*“Learning to compare and order fractions is important to developing an understanding of fractions.” *Marilyn Burns (**About Teaching Mathematics, 2015**, p 430)

*“Helping students develop their ‘fraction sense’ is extremely important before they begin computing on and with fractions.” *Julie McNamara and Meghan M. Shaughnessy

(**Beyond Pizzas and Pies, 2015,** p 132)

In this series of blog posts, I’m discussing five different strategies for comparing fractions. As background to this last strategy, I suggest you go back to the **first blog post** and read the other three posts in the series, which describe the first four strategies. You’ll also find activities you can download and use in your classroom.

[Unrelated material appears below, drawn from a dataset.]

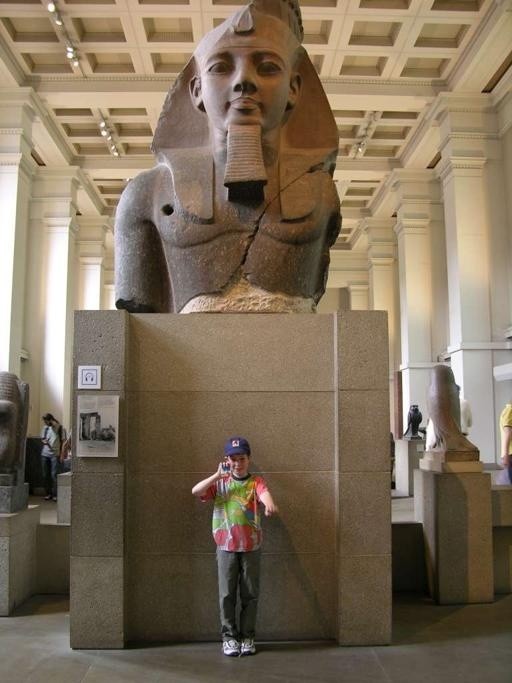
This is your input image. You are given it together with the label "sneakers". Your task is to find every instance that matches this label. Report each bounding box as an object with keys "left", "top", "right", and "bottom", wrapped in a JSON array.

*This post contains affiliate links, which simply means that when you use my link and purchase a product, I receive a small commission. There is no additional cost to you, and I only link to books and products that I personally use and recommend.*

By now, your students should have four solid comparison strategies in their toolbox–**compare fractions with like denominators**, **compare fractions with like numerators**, **compare fractions one unit fraction from a whole**, and **use a benchmark of one half**. All of these strategies are based on a solid understanding of fractions. This type of understanding develops only through the extensive use of concrete materials, pictorial representations, and lots of great math conversations! These strategies will be sufficient for handling many, but not all, fraction comparisons. Before you go on, look at each pair of fractions below and see if you can determine which would be the most helpful strategy for making each comparison. Think about how you would explain your reasoning behind each comparison.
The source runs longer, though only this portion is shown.